About this task:
Scan the entries below. Return every line that includes "adapter".

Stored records
■ ■ ■ ■ ■ ■ ■

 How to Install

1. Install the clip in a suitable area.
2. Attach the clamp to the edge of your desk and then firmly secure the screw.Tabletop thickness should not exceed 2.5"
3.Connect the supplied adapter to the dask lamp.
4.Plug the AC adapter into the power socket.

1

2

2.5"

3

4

■ ■ ■ ■ ■ ■ ■

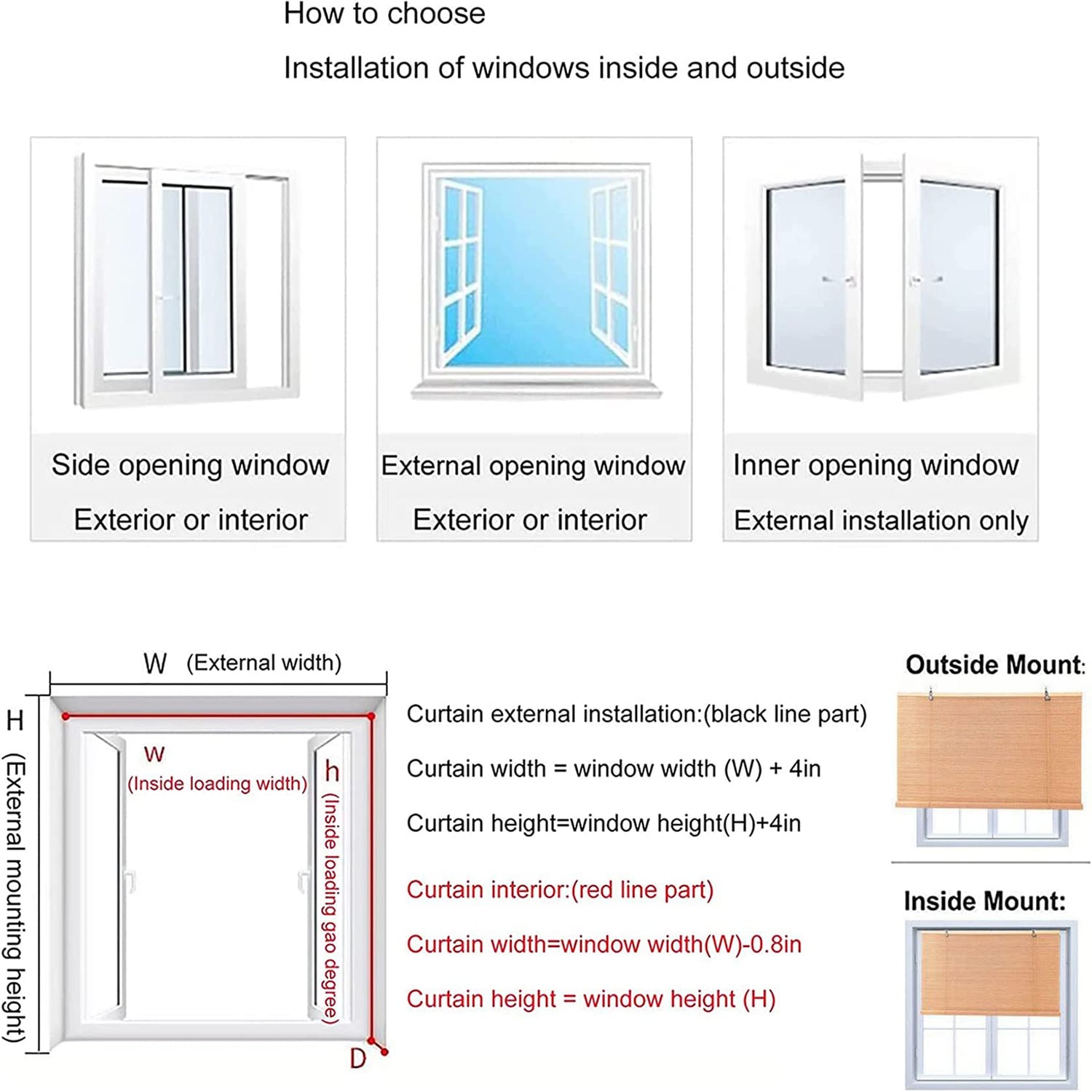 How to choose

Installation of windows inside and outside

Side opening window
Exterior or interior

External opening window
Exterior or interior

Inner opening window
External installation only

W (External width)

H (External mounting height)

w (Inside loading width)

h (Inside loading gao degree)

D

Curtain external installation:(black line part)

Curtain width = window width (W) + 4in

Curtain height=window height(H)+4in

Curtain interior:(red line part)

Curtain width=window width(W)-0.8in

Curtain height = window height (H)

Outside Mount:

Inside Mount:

■ ■ ■ ■ ■ ■ ■

Your solution:
3.Connect the supplied adapter to the dask lamp.
4.Plug the AC adapter into the power socket.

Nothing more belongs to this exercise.